L’Ésotérisme de Dante(*)
Dans un article intitulé Un côté peu connu de l’œuvre de Dante (La France Antimaçonnique, 25e année, no 40, pp. 433-434), nous avons fait allusion à un ouvrage d’E. Aroux, Dante hérétique et albigeois. Le même auteur a publié (en 1856) La Comédie de Dante, traduite en vers selon la lettre et commentée selon l’esprit, suivie de la Clef du langage symbolique des Fidèles d’Amour.

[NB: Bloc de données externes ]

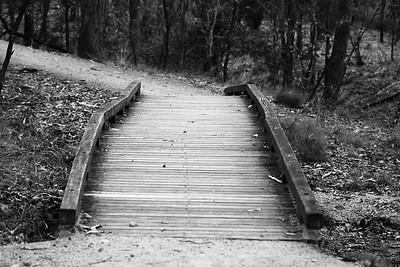 Alternate Processing: Red Hi Contrast Filter -  Chermside Hills Reserve reconnoitre, Brisbane, Queensland, Australia; Wednesday 12 October 2016. Photos by Des Thureson - http://disci.smugmug.com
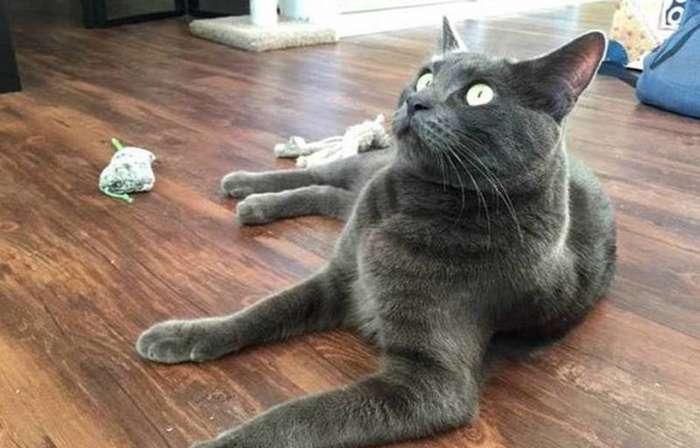 Этим котикам валерьянки больше не наливать!-23 фото-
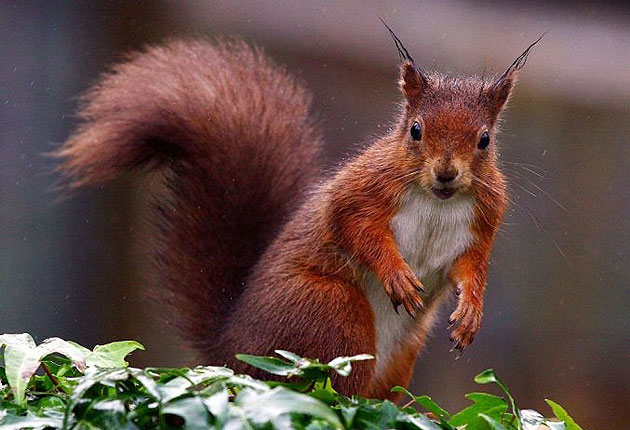 Red squirrel 'superhighway' planned for ambitious rewilding project in Scotland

Voici comment ces ouvrages sont résumés par Sédir dans son Histoire des Rose-Croix (pp. 16-20) :
« Il résulte des consciencieux travaux de M. Aroux que le Dante a vécu en relations intimes avec des sectes gnostiques d’Albigeois ; c’est dans leur enseignement qu’il a puisé sa haine contre la Papauté et l’Église de Rome, ainsi que les théories occultes que l’on retrouve à chaque ligne de son épopée. Le même érudit nous laisse entrevoir les mouvements profonds que les restes de l’Ordre du Temple provoquaient dans le peuple.
« L’Enfer représente le monde profane, le Purgatoire comprend les épreuves initiatiques, et le Ciel est le séjour des Parfaits, chez qui se trouvent réunis et portés à leur zénith l’intelligence et l’amour.
« les Cathares avaient, dès le xiie siècle, des signes de reconnaissance, des mots de passe, une doctrine astrologique : ils faisaient leurs initiations à l’équinoxe de printemps ; leur système scientifique était fondé sur la doctrine des correspondances : à la Lune correspondait la Grammaire, à Mercure la Dialectique, à Vénus la Rhétorique, à Mars la Musique, à Jupiter la Géométrie, à Saturne l’Astronomie, au Soleil l’Arithmétique ou la Raison illuminée ».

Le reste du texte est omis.